Statistics have shown a marked increase in deaths from overdoses caused by opiates in recent years. The increase in cases is due in part to unwitting use of extremely potent heroin circulating on the street. In other cases, addicts who relapse after a period of sobriety are prone to overdose because they use the same dose they had previously used, but their tolerance has diminished during their sobriety. In other cases, users are crushing and inhaling pills of extended release formulations such as OxyContin — a drug intended for slow release in the body. This sudden absorption overwhelms the system and results in overdose.
There is an antidote for acute overdose. Our rescue personnel are trained in the use of Narcan (Naloxone) and carry this with them on rescue calls. This drug can safely reverse the effects of opiate medications but must be given as soon as possible before hypoxia and death occur.

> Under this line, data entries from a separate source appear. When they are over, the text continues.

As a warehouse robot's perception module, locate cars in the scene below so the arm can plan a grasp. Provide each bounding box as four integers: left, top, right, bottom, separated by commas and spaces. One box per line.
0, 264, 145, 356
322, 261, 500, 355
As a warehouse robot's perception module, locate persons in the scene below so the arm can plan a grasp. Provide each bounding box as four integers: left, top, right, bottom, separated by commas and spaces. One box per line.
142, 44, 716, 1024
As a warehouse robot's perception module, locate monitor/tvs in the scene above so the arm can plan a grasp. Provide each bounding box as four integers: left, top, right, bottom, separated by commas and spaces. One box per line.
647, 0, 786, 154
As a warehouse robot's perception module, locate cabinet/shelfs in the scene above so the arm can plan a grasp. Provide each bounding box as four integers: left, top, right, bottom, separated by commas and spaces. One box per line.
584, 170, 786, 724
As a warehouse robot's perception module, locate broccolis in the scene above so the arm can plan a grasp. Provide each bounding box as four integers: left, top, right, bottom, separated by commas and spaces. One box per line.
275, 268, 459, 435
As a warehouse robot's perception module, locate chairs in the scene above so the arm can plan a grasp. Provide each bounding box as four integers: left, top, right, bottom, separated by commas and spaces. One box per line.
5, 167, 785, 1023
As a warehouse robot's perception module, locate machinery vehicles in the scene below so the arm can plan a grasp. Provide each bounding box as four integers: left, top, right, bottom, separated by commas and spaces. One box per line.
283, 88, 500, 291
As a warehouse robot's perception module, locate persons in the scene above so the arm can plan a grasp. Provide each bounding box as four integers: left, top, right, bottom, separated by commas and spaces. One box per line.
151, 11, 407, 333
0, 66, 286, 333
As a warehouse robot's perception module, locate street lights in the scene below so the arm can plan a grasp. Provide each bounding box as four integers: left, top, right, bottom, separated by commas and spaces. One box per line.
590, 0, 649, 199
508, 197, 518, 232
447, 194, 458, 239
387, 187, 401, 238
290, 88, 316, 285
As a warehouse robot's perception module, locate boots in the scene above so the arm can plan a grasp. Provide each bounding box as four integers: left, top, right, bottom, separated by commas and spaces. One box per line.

If you or someone you love is suffering from substance dependence or addiction, you can begin to seek help right here at the Medical Center.
We will listen to you without judgment, maintain your confidentiality and help you to find and obtain the most appropriate professional help for your situation. We are here and ready to help. A better life is possible.
We may refer you to an in-patient drug treatment program or connect you with one of the excellent behavioral health counselors we have who are available to see patients on-island.
Thanks to the hard work and advocacy of NAMI-BI, the Tele-Health Program, which is now housed at the Medical Center, is available to provide access to behavioral health specialists at Butler Hospital via the internet.
One thing that we can all do is continue to educate ourselves and our community about substance use and abuse and the opiate epidemic.
We need to continue the conversation
We need to look out for one another. We need to remember that addiction can happen to anyone from any family — even here on Block Island.
Mark Clark, MD, is the Medical Director of the Block Island Medical Center.